Dans de tels contextes, « une partie du coaching vise la gestion des temporalités de travail », observe Scarlett Salman, face à des cadres qui « se sentent débordés, travaillent dans l’urgence en étant constamment interrompus ». Cependant, « le coaching ne vient pas résoudre les problèmes mais aide à mieux les gérer », résume la sociologue. Il s’agit de tenir des objectifs subtils voire contradictoires : susciter la participation dans des organisations hiérarchisées, diriger les équipes en faisant preuve de leadership et non d’autorité… Confrontés à cette pression, les cadres se montrent souvent « contents qu’on vienne les aider pour y voir plus clair ». Mais un tel accompagnement peut se révéler à double tranchant. « Le coaching tient un discours d’empowerment où l’individu peut s’en prendre à lui-même », avertit Scarlett Salman. Dans le monde de l’entreprise, il arrive ainsi que des cadres confrontés à un plafond de verre se voient prescrire du coaching les invitant à se remettre en question, afin de détourner l’attention des organisations, selon la sociologue.

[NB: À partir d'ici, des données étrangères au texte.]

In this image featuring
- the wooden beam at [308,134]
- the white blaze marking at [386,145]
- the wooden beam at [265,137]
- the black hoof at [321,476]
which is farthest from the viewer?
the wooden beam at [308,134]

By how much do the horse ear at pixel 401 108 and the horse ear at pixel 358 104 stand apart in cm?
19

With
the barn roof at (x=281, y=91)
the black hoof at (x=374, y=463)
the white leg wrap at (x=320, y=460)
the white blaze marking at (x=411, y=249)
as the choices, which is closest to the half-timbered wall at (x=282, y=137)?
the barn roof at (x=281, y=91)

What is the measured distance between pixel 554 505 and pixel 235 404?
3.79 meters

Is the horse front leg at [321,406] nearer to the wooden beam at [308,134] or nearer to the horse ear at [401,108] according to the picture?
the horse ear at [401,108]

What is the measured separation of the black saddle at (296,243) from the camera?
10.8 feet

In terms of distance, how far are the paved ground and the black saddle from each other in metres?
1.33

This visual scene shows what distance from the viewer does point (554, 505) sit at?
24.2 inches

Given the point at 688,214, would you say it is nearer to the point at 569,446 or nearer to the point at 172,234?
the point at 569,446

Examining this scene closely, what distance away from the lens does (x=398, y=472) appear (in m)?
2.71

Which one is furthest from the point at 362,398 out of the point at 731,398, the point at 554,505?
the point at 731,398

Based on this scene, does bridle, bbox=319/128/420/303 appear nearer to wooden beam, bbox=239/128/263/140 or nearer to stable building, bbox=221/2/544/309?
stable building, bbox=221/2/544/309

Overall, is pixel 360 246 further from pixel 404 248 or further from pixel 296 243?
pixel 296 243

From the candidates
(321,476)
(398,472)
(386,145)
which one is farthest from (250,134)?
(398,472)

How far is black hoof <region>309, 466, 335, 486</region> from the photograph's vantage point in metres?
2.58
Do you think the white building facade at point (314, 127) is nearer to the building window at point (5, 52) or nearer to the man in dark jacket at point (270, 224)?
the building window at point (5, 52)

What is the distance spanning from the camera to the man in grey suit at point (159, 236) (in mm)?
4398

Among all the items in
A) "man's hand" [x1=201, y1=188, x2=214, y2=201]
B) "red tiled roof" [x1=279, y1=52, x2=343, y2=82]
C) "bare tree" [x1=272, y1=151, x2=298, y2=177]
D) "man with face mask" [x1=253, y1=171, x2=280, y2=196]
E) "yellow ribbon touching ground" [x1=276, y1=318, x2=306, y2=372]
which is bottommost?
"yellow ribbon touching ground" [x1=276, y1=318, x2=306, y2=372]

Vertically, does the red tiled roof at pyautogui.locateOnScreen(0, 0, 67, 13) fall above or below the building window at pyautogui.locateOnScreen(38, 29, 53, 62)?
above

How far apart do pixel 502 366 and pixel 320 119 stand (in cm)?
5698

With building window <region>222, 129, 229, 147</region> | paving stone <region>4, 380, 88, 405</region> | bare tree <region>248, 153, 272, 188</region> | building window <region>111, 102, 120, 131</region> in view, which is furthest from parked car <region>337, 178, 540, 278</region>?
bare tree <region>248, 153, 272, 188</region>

Le coaching individuel n’a pas pour mandat de remettre en question le fonctionnement des structures. « Quelqu’un qui viendrait me parler de sa perte de sens ou des discussions budgétaires, je lui dirais : “Bienvenue au club !”, c’est l’évolution du secteur. La question de savoir s’il faut s’adapter ou quitter ce secteur ne relève pas du coaching, mais d’un choix très personnel », réagit Xavier Florian. Toutefois, lui comme d’autres se montrent vigilants face à certaines demandes, notamment dans le cas de directions qui prescrivent du coaching à l’un de leurs salariés. « Quand un manager me désigne une personne à coacher, ma règle est de le coacher d’abord, puis de vérifier que les attentes sont les mêmes », explique Bernard Svirchevsky. Et les problèmes à régler à l’échelle collective ne sont jamais très loin, de l’aveu même de certains. « Je redoute les demandes sur la gestion du temps ou la performance. Dans ces cas, le problème n’est pas toujours le temps, mais les objectifs », convient Sylvain Jouve.

Des formules de coaching « collectif »

Comme si le coaching individuel ne suffisait pas, voici venu le coaching « d’équipe », voire « d’organisation ». Si certains soulignent l’astuce marketing pour mieux vendre du conseil en organisation, cela n’empêche pas les structures d’y prendre goût. L’intérêt ? S’appuyer sur le savoir-faire du coach pour permettre à chacun de s’exprimer et de participer. C’est le cas de Raphaëlle Vuillaume, qui a recouru à un coach afin d’animer quatre séances collectives, visant à élaborer, avec les équipes, un nouveau projet d’établissement. Christian Hilaire, de l’Udapei du Nord, s’est aussi appuyé sur un coach pour animer des sessions de travail en équipe. Leur objectif : préparer les nouveaux services de l’union d’associations en direction de ses membres. Au Moulin vert, Sophie Péron a aussi recouru à du coaching sous la forme du « codéveloppement », pour travailler sur des problématiques en équipe, entre pairs. Une approche selon elle « efficace sur des postes de chef de service, qui n’ont pas l’habitude de se faire accompagner sur des questions managériales ». Certaines réorganisations profondes peuvent donner lieu à du coaching d’organisation : un groupe de coachs « accompagne les dirigeants sur leurs projets d’organigrammes, mais aussi les équipes et des individus », explique Xavier Florian.